Durante o discurso, Flávio fez uma série de acusações contra Moraes com base no conteúdo divulgado. O senador afirmou que as mensagens apontariam para possíveis crimes como “obstrução de Justiça”, “interferência em processo judicial”, “venda de proteção”, “enriquecimento ilícito”, “corrupção” e “formação de quadrilha”.
Flávio também citou mensagens em que Vorcaro teria pedido para que Moraes atuasse junto ao diretor-geral da PF, Andrei Rodrigues, e ao procurador-geral da República, Paulo Gonet. Entre os questionamentos atribuídos ao ex-banqueiro estão pedidos para saber se seria possível “bloquear” ou “segurar” medidas contra o Banco Master.
“O Brasil chegou nesse ponto em que um ministro da Suprema Corte é flagrado [...] trabalhando, advogando para um banqueiro, negociando proteção, dando dicas, se foge ou não foge do país, sugerindo o que pode ser uma espécie de seguro, este réu junto à Procuradoria-Geral da República, junto à Polícia Federal”, disse Flávio.
Impeachment
Ao final do discurso, o senador voltou a cobrar uma reação do Senado e defendeu que o pedido de impeachment de Moraes seja iniciado de ofício.
“Alexandre de Moraes precisa ter um processo de impeachment imediatamente iniciado. Imediatamente iniciado. Hoje. De ofício. Bota agora em votação aqui no plenário”, afirmou.
Flávio também criticou o que chamou de “anestesia” do Legislativo diante das revelações e disse que os senadores têm a responsabilidade de defender as instituições.
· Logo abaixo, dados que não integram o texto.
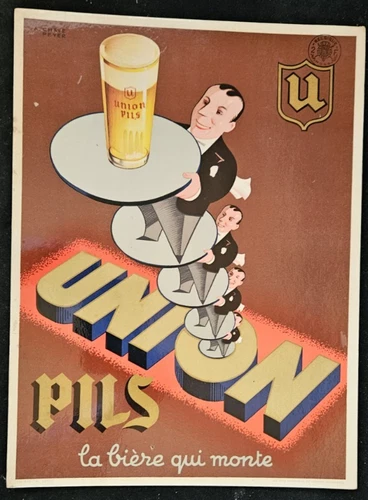 Vintage Cardboard Union * Pils Beer Bar Sign / Decor 15 11/16" x 11 3/4"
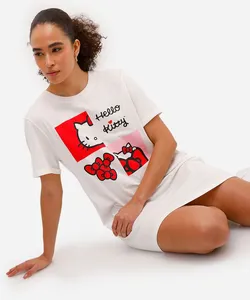 camisola feminina de algodão hello kitty off white G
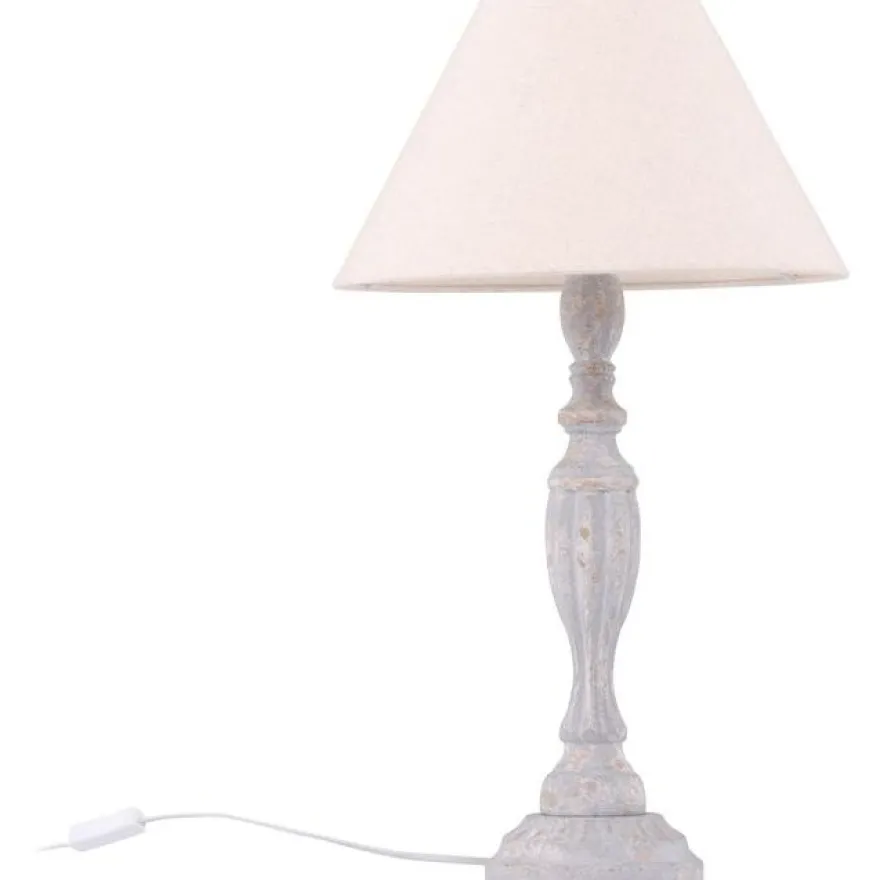 Pöytävalaisin Venture Home Caen, ø35x62cm, vaaleanharmaa/beige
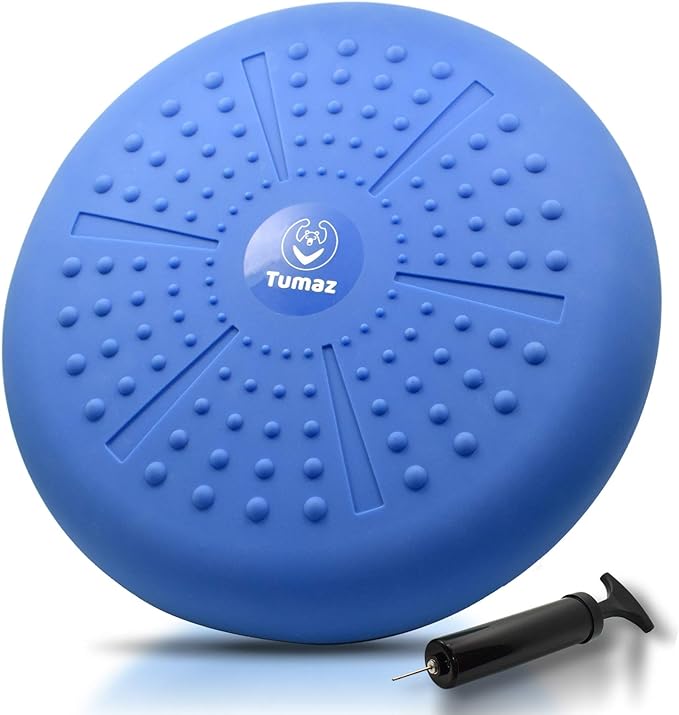 Tumaz Wobble Cushion - Wiggle Seat to Improve Sitting Posture & Stay Focused for Sensory Kids, Balance Disc to Core Strength & Flexible Seating [Extra Thick Balance Board, Pump Included Wobble Board]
“É obrigação nossa defender o Senado Federal, presidente Davi, mais do que nunca. [...] Passou da hora de cada um de nós aqui defendermos as instituições”, declarou.
O senador ainda afirmou que haveria um ambiente de pressão sobre parlamentares e acusou integrantes do Judiciário de utilizarem investigações como instrumento de interferência política.
“Todo mundo aqui sabe e finge que não vê muitas vezes, mas hoje todo mundo aqui, de um jeito ou de outro, acaba vivendo sob uma espécie de ameaça, uma espada apontada para a sua cabeça”, disse.
Caso Master
O relatório da Polícia Federal foi tornado público após decisão de André Mendonça, relator do caso no STF. A perícia encontrou no celular de Vorcaro registros que, segundo os investigadores, permitem reconstruir a dinâmica das comunicações mesmo com a utilização de mensagens temporárias.
Em uma das mensagens, de 30 de outubro de 2025, Vorcaro teria pedido que Moraes atuasse junto a Andrei Rodrigues e Paulo Gonet para evitar que subordinados adotassem medidas contra o Banco Master. Em outros registros, o ex-banqueiro questiona se seria possível “bloquear” ou “segurar” providências relacionadas às investigações.
A investigação também identificou mensagens enviadas horas antes da primeira prisão de Vorcaro, em novembro de 2025, nas quais o então banqueiro relatava movimentações envolvendo o BRB (Banco de Brasília) e dizia ter feito uma “correria” para tentar evitar o avanço das apurações.